→ Material for the task
------------------------------------------------------------------------

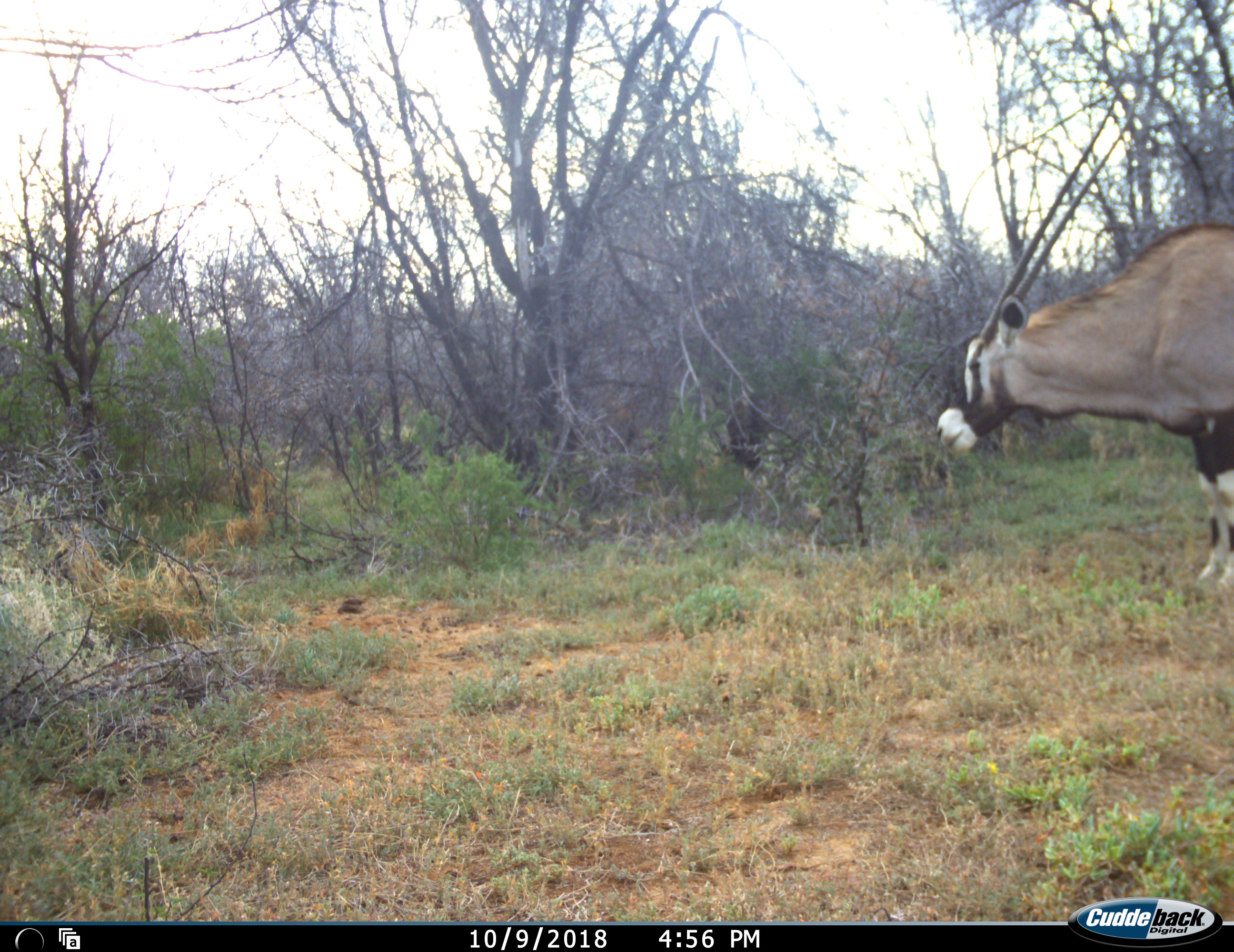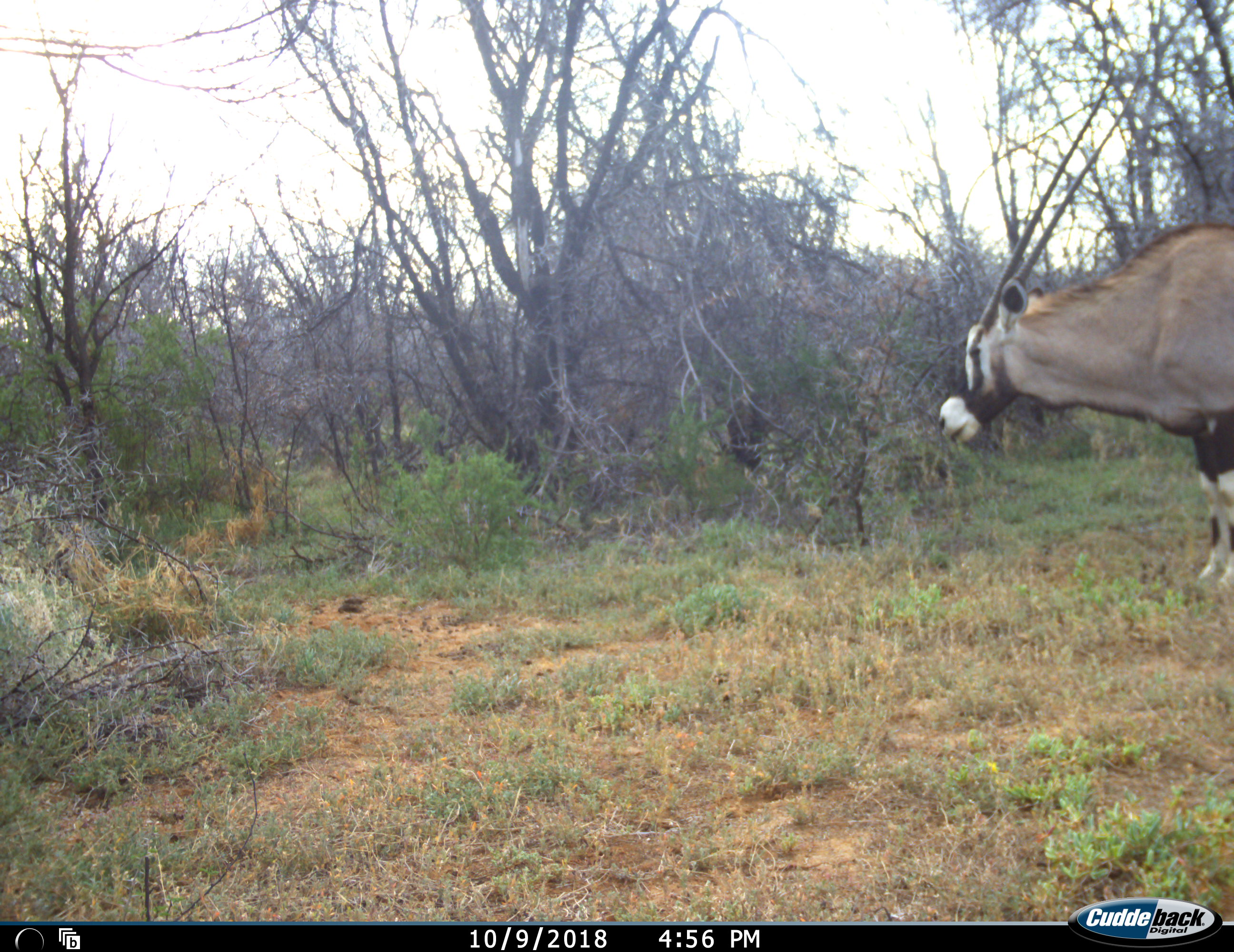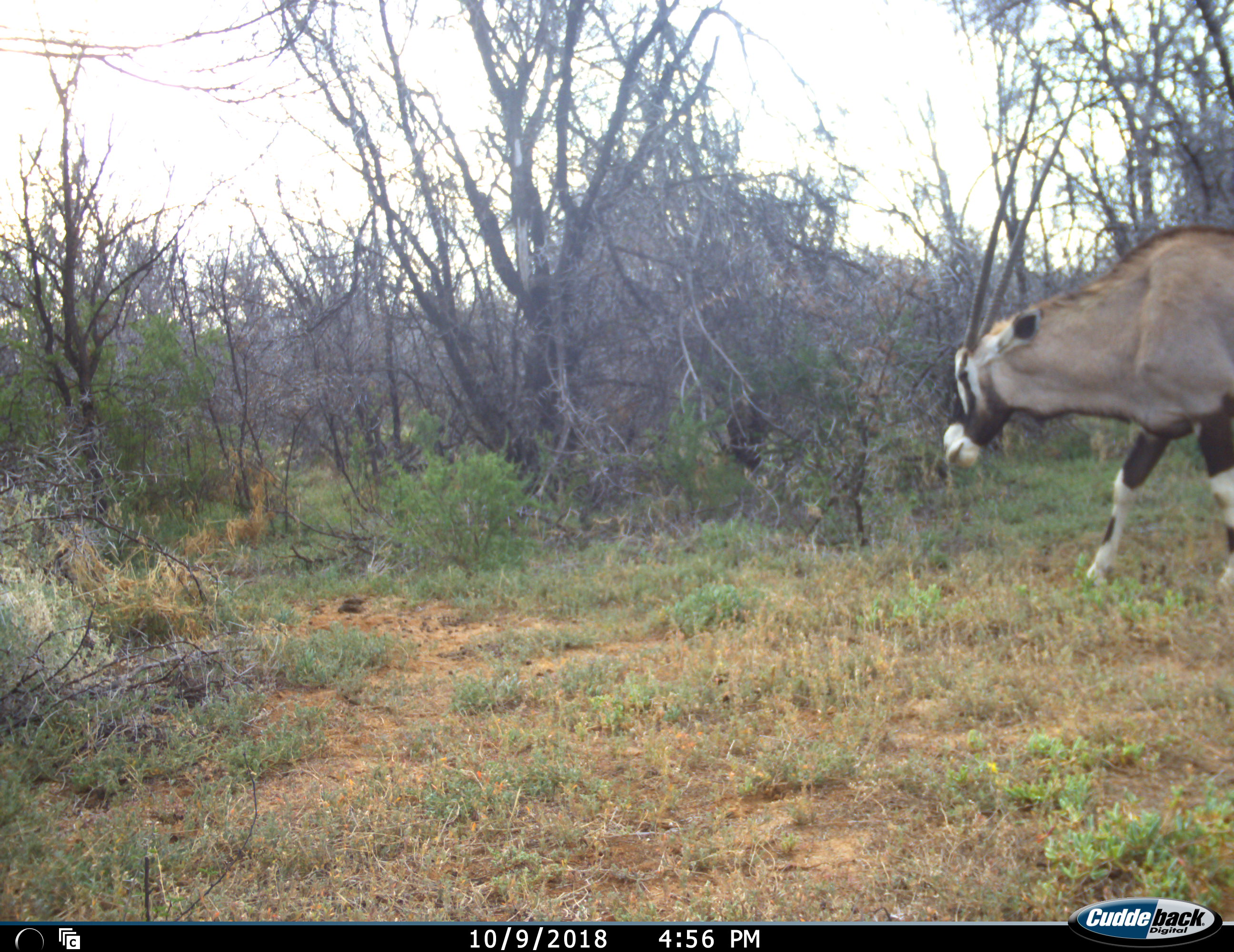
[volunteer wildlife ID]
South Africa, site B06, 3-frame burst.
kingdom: Animalia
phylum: Chordata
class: Mammalia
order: Artiodactyla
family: Bovidae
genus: Oryx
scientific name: Oryx gazella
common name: gemsbok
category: gemsbokoryx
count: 1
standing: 70%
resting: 0%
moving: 50%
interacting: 0%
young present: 0%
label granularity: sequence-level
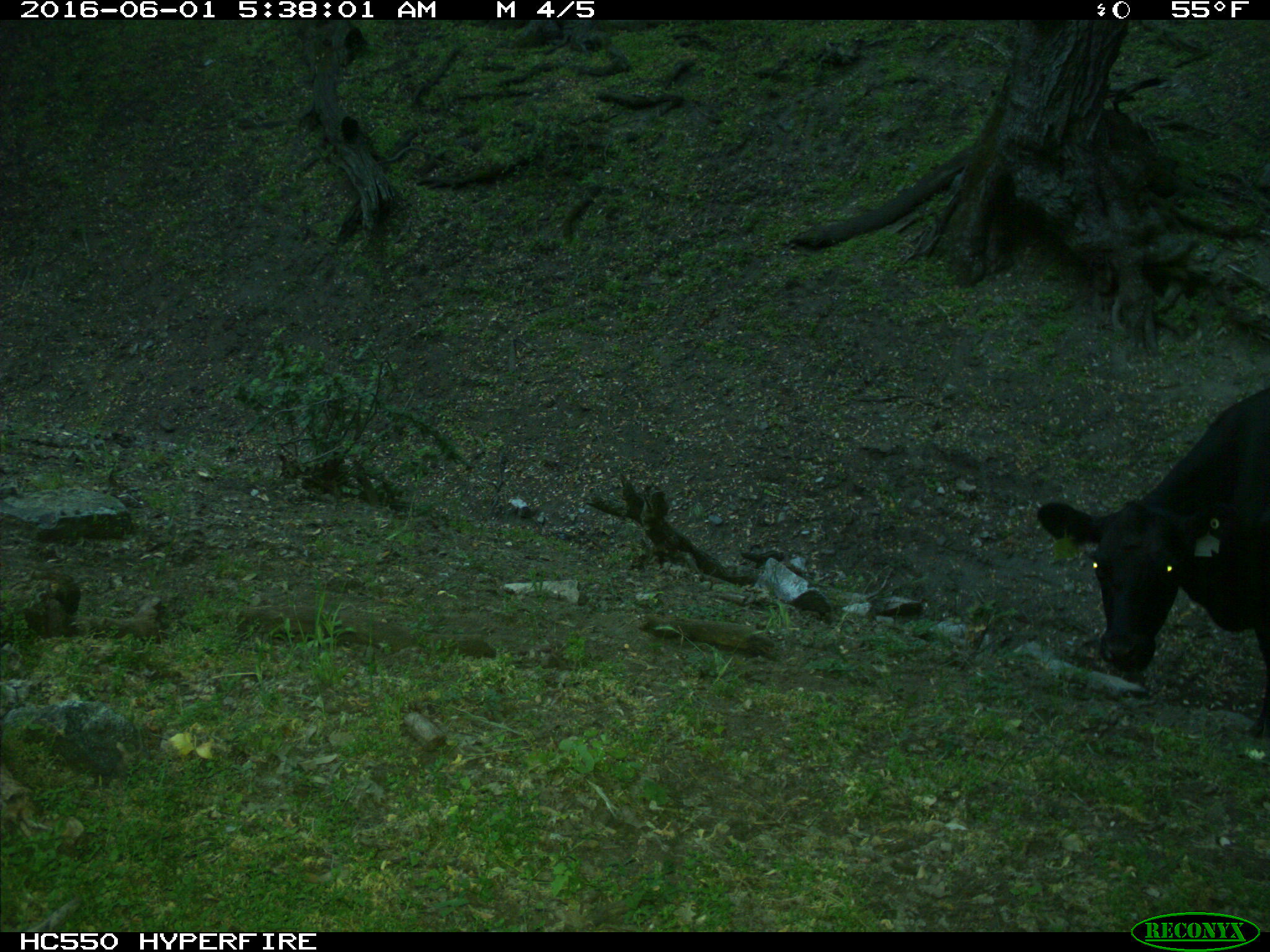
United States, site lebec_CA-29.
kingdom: Animalia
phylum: Chordata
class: Mammalia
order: Artiodactyla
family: Bovidae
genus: Bos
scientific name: Bos taurus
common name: domestic cow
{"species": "Bos taurus (domestic cow)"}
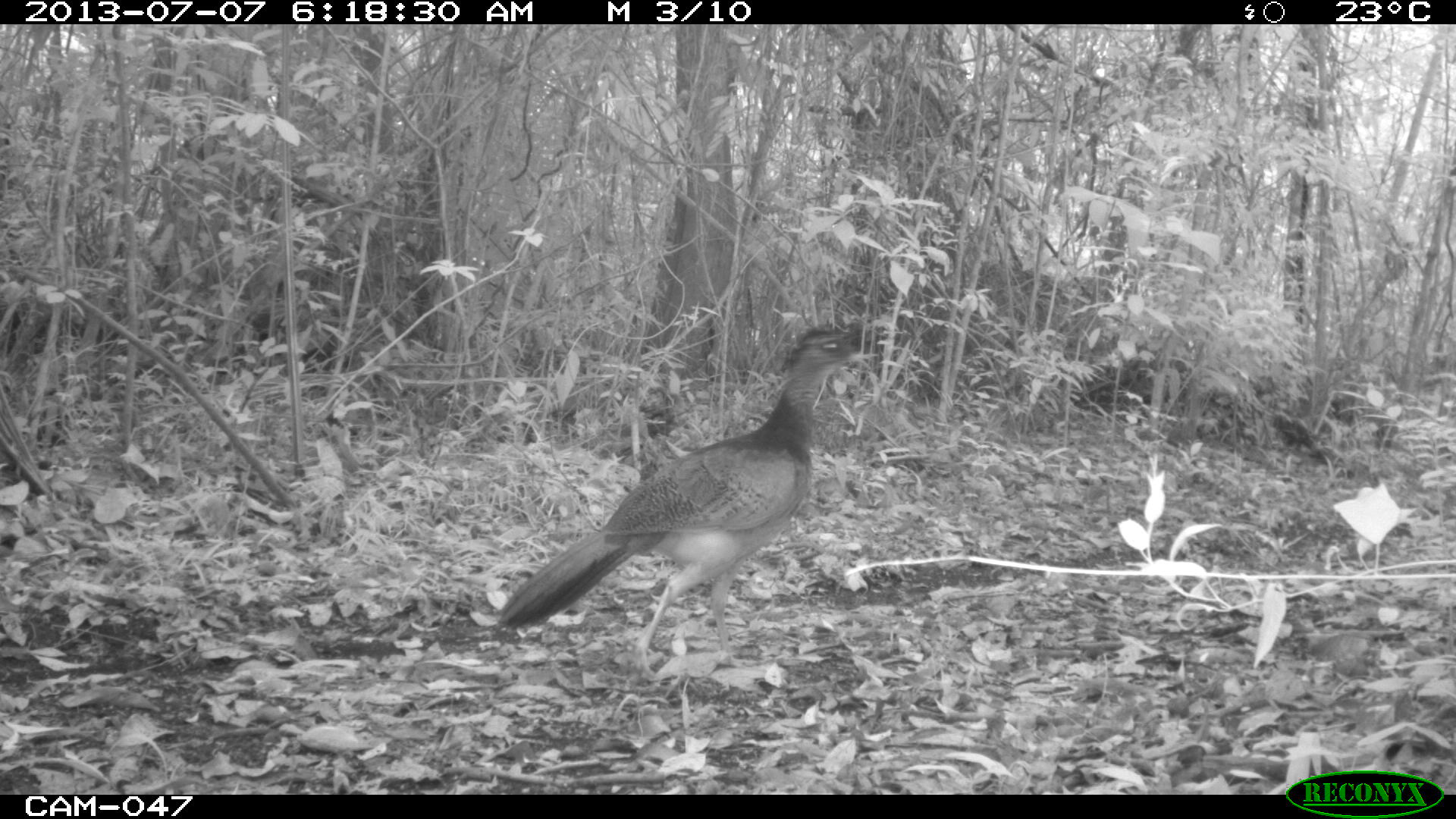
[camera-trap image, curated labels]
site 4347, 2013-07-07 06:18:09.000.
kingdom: Animalia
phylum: Chordata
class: Aves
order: Galliformes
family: Cracidae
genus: Crax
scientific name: Crax rubra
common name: great curassow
Crax rubra (great curassow), count 1, sex female.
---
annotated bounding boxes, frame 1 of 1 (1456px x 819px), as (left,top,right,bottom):
crax rubra: (494,321,875,680)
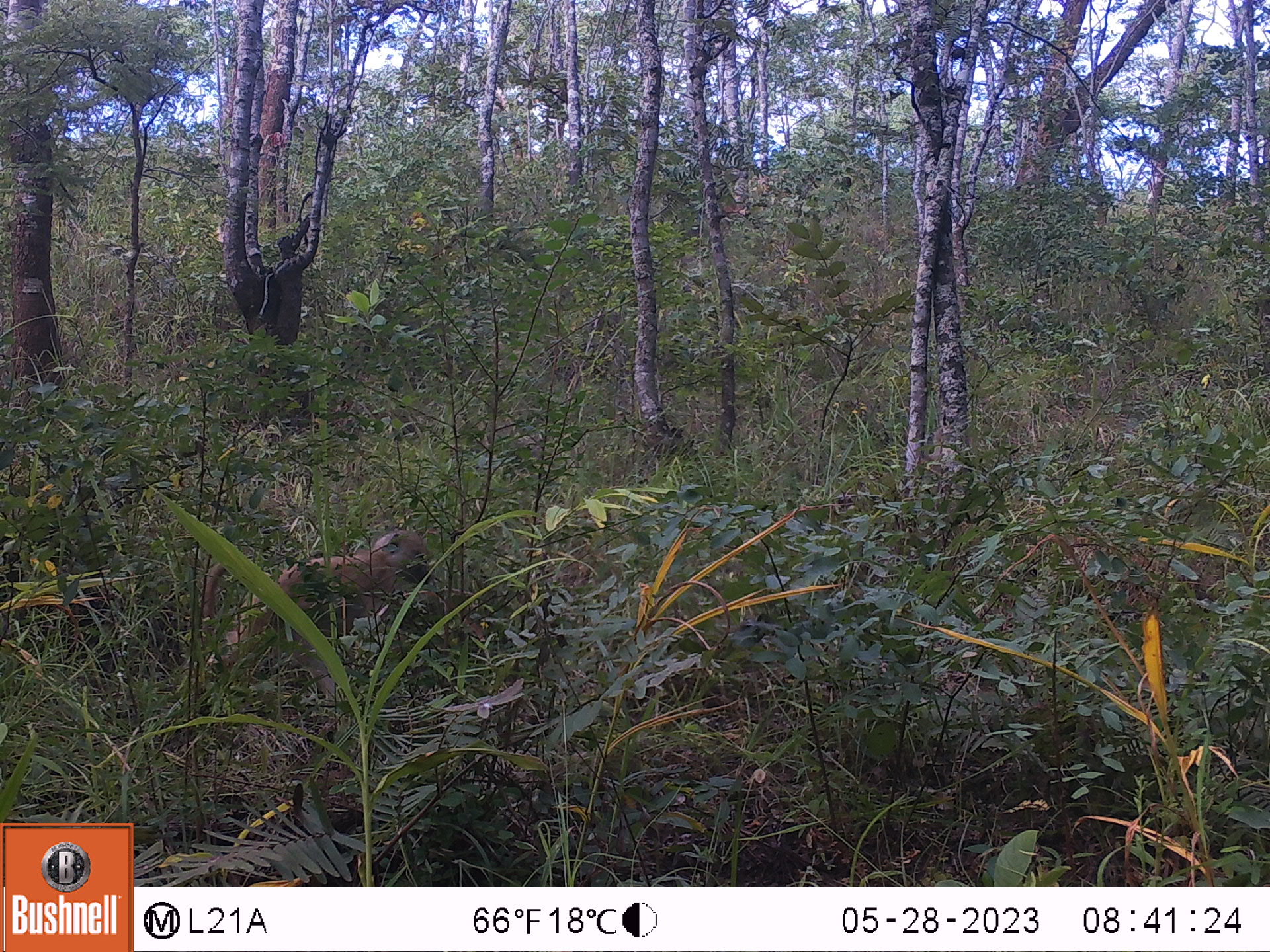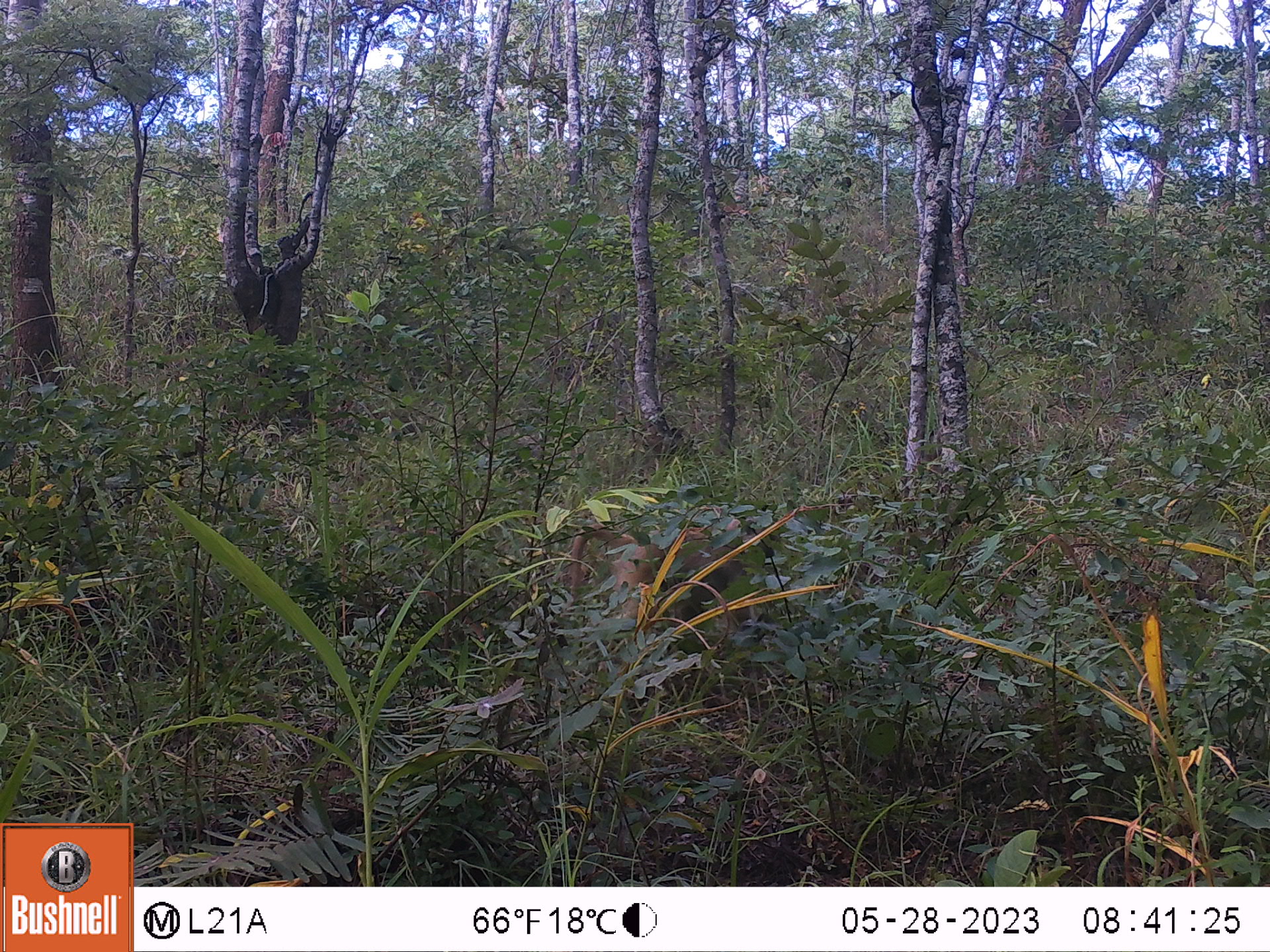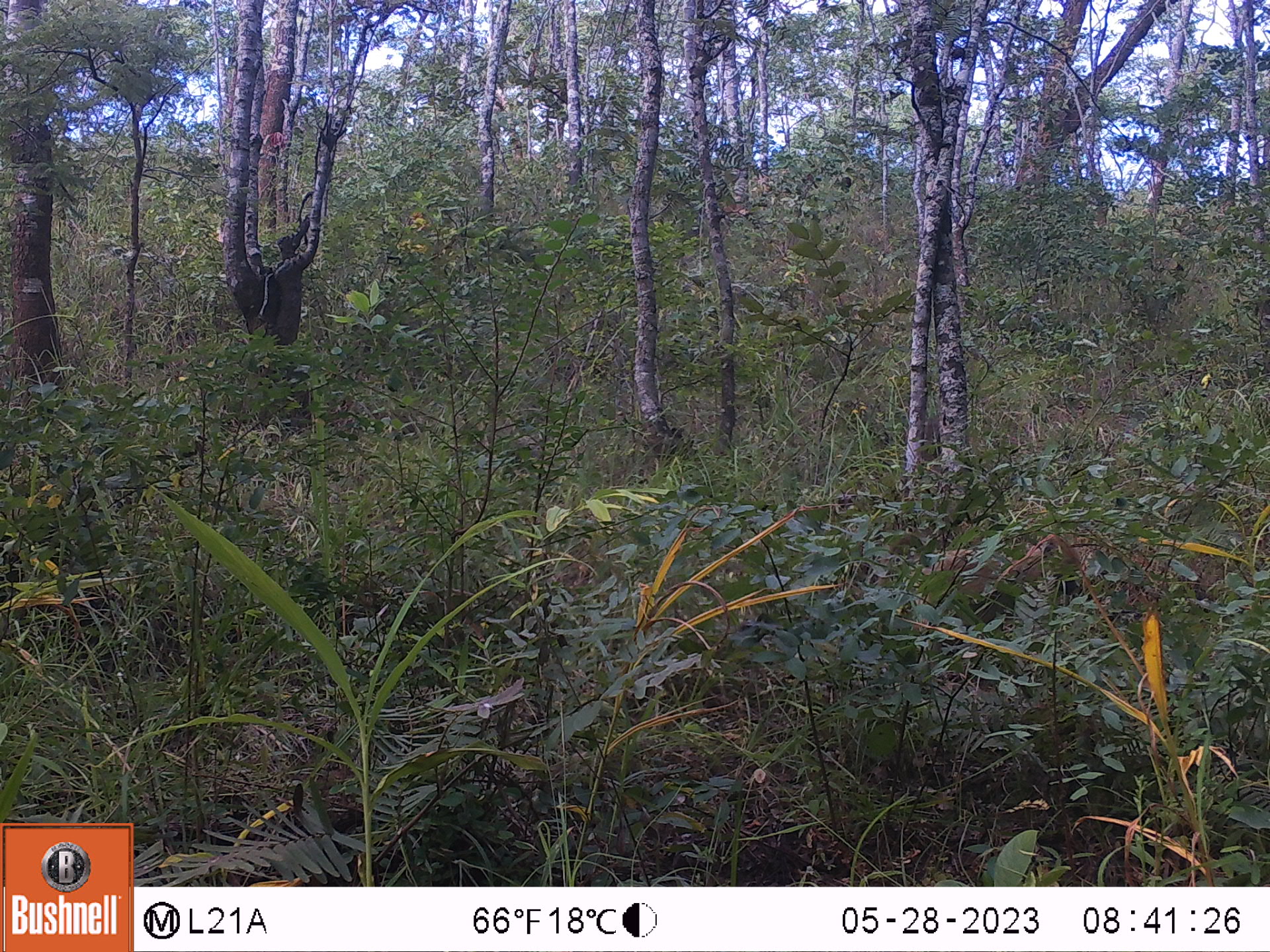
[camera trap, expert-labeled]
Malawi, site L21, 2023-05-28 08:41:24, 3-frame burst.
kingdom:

------------------------------------------------------------------------

→ Assignment
Print the listing exactly, minus its pictures.

→ The completed task
[volunteer wildlife ID]
South Africa, site B06, 3-frame burst.
kingdom: Animalia
phylum: Chordata
class: Mammalia
order: Artiodactyla
family: Bovidae
genus: Oryx
scientific name: Oryx gazella
common name: gemsbok
category: gemsbokoryx
count: 1
standing: 70%
resting: 0%
moving: 50%
interacting: 0%
young present: 0%
label granularity: sequence-level
United States, site lebec_CA-29.
kingdom: Animalia
phylum: Chordata
class: Mammalia
order: Artiodactyla
family: Bovidae
genus: Bos
scientific name: Bos taurus
common name: domestic cow
{"species": "Bos taurus (domestic cow)"}
[camera-trap image, curated labels]
site 4347, 2013-07-07 06:18:09.000.
kingdom: Animalia
phylum: Chordata
class: Aves
order: Galliformes
family: Cracidae
genus: Crax
scientific name: Crax rubra
common name: great curassow
Crax rubra (great curassow), count 1, sex female.
---
annotated bounding boxes, frame 1 of 1 (1456px x 819px), as (left,top,right,bottom):
crax rubra: (494,321,875,680)
[camera trap, expert-labeled]
Malawi, site L21, 2023-05-28 08:41:24, 3-frame burst.
kingdom:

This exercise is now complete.